▶ [TASK BRIEF]: Turn the records below into a numbered list, one line of text per record, with no blank lines. Leave the pictures out and keep only the words.

▶ [INPUT FOR THIS TASK]:
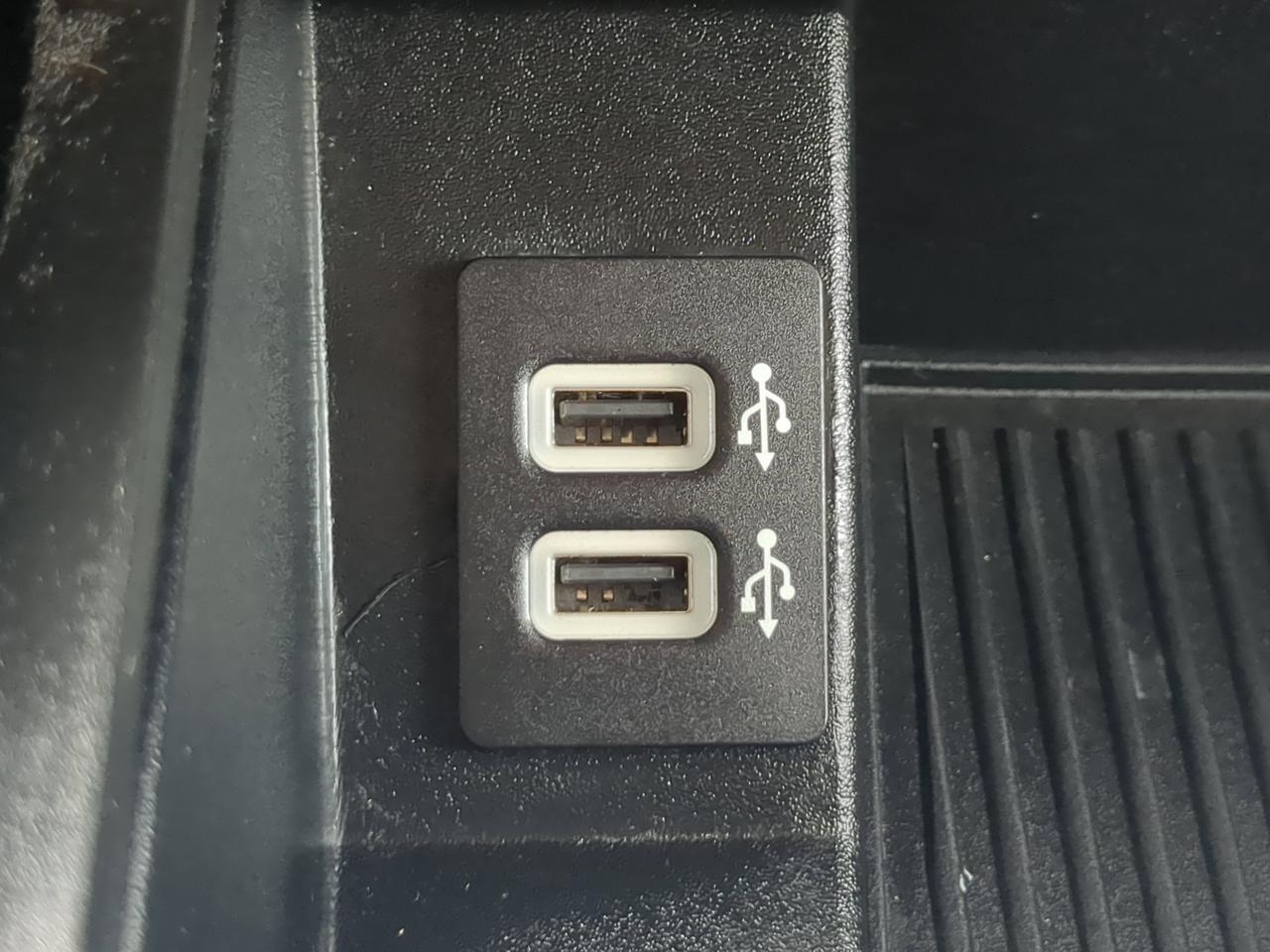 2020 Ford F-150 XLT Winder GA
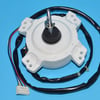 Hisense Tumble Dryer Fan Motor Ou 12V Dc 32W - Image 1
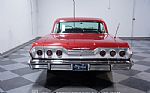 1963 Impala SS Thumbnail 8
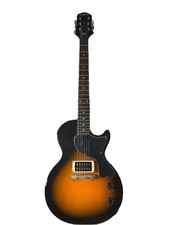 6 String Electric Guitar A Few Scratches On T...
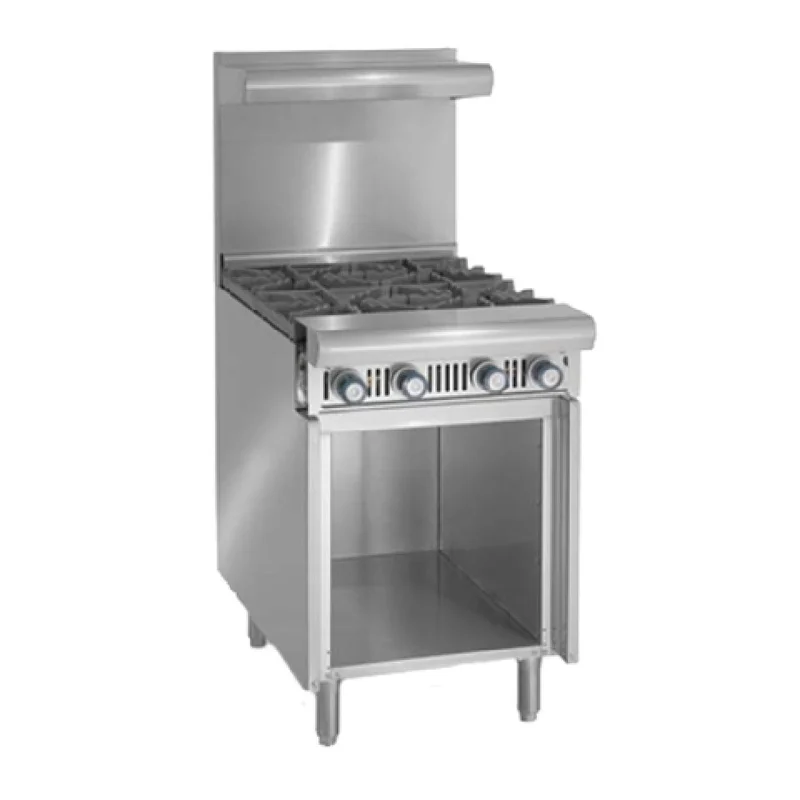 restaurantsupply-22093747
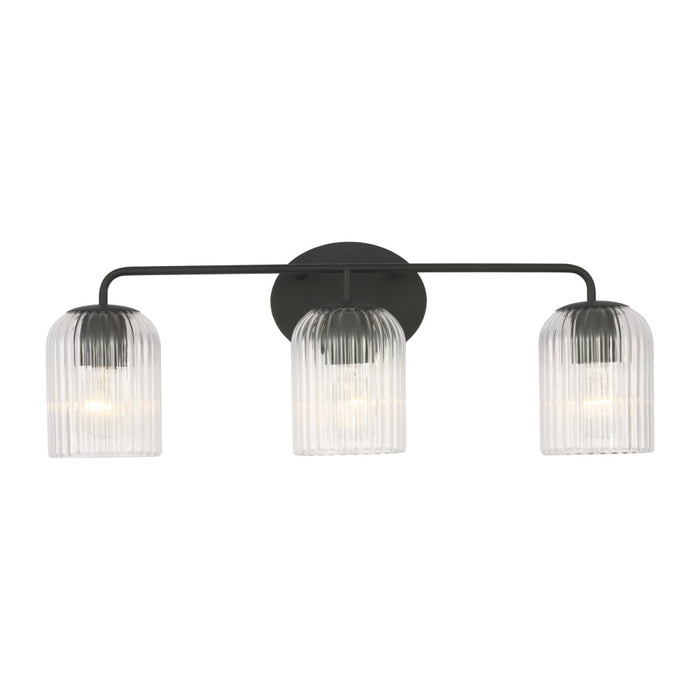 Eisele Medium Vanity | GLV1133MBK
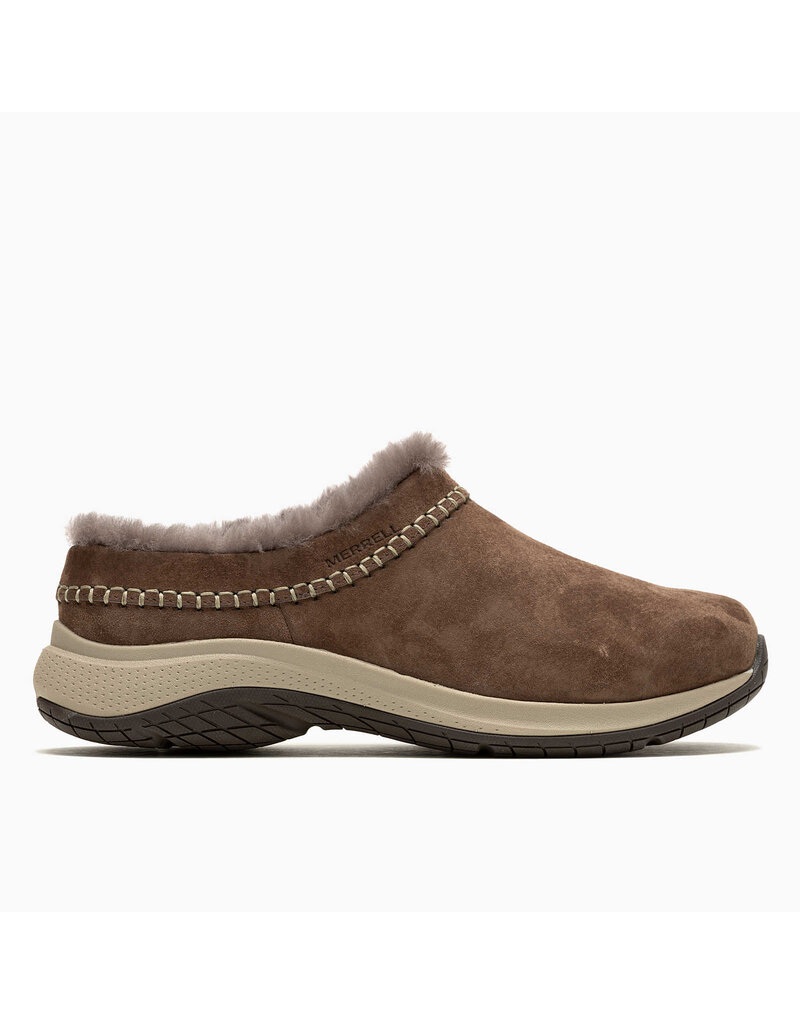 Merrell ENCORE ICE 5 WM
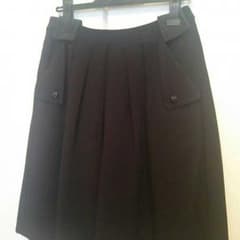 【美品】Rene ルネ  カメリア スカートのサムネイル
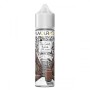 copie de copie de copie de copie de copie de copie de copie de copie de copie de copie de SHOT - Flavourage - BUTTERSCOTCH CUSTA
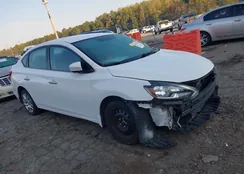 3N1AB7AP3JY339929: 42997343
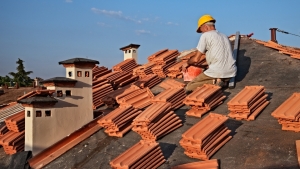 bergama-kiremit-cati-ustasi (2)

▶ [ANSWER SPACE]:
1.  2020 Ford F-150 XLT Winder GA
2.  Hisense Tumble Dryer Fan Motor Ou 12V Dc 32W - Image 1
3.  1963 Impala SS Thumbnail 8
4.  6 String Electric Guitar A Few Scratches On T...
5.  restaurantsupply-22093747
6.  Eisele Medium Vanity | GLV1133MBK
7.  Merrell ENCORE ICE 5 WM
8.  【美品】Rene ルネ  カメリア スカートのサムネイル
9.  copie de copie de copie de copie de copie de copie de copie de copie de copie de copie de SHOT - Flavourage - BUTTERSCOTCH CUSTA
10.  3N1AB7AP3JY339929: 42997343
11.  bergama-kiremit-cati-ustasi (2)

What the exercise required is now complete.